Considering the time you spent in Japan, what is it about that country that resonated with you the most?

I think the alienation I felt there will always mark me. I was totally alone in that culture, my husband gone, without friends, without speaking the language. It was an isolation more extreme than any I've experienced. Especially when you add to that the conventional wisdom of the internet that Japan is a totally awesome place to live. It's a place, like any other, and I never had a particular fetish for it. It became home, but only after a long battle.

Your Livejournal nickname is Yuki Onna. Is there any particular reason you named yourself Snow Woman?

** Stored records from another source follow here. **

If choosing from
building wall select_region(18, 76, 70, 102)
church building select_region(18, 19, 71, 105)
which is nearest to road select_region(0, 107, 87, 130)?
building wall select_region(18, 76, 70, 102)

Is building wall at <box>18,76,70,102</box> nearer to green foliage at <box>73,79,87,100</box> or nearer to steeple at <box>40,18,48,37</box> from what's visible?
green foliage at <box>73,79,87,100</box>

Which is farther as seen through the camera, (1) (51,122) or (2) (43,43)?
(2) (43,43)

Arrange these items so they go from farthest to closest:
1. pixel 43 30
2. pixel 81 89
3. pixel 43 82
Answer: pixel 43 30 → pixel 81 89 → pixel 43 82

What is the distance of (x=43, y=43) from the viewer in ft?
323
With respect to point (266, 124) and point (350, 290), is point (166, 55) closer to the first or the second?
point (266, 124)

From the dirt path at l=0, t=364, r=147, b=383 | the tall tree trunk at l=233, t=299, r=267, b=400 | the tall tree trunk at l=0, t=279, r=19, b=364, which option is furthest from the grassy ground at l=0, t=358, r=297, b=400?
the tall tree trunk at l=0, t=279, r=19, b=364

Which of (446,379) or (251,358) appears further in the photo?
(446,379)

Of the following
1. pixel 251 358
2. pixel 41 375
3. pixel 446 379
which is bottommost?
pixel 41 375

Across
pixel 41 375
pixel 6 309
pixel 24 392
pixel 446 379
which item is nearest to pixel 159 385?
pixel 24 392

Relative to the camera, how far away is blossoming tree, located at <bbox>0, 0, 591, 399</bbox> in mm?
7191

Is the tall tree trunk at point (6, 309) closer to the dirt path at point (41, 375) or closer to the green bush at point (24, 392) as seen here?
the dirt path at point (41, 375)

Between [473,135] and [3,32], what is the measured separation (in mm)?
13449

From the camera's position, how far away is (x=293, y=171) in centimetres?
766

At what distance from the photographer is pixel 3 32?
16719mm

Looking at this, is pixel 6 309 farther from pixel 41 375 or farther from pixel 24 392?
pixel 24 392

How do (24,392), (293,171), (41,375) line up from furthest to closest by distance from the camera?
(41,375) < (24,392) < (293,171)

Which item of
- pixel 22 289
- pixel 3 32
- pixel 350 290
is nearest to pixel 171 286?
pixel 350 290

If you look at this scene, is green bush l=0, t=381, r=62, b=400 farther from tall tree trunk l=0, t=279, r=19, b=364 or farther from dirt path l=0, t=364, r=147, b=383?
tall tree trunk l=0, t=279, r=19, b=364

I've been obsessed with the archetype of the Snow Queen for quite some time, an image of the sexually threatening elemental woman that occurs in almost all cultures. I even wrote an online serialized novel about her (anovelinpieces.catherynnemvalente.com). Yuki-Onna is the kami of snow and death in the Shinto faith, a kind of goddess who is also vampiric, swooping down from the winter sky to kiss young men to death and drink their souls. I dig her style.

If you met yourself seven years ago, what advice would you give her?

You know, maybe this whole getting married thing isn't going to work out.

Aside from what's listed in your FAQ, what advice would you give to aspiring poets?

Read poetry. As much as you can, as often as you can. It's the only way to develop an eye for what sucks and what doesn't, which is the single greatest tool a poet can possess.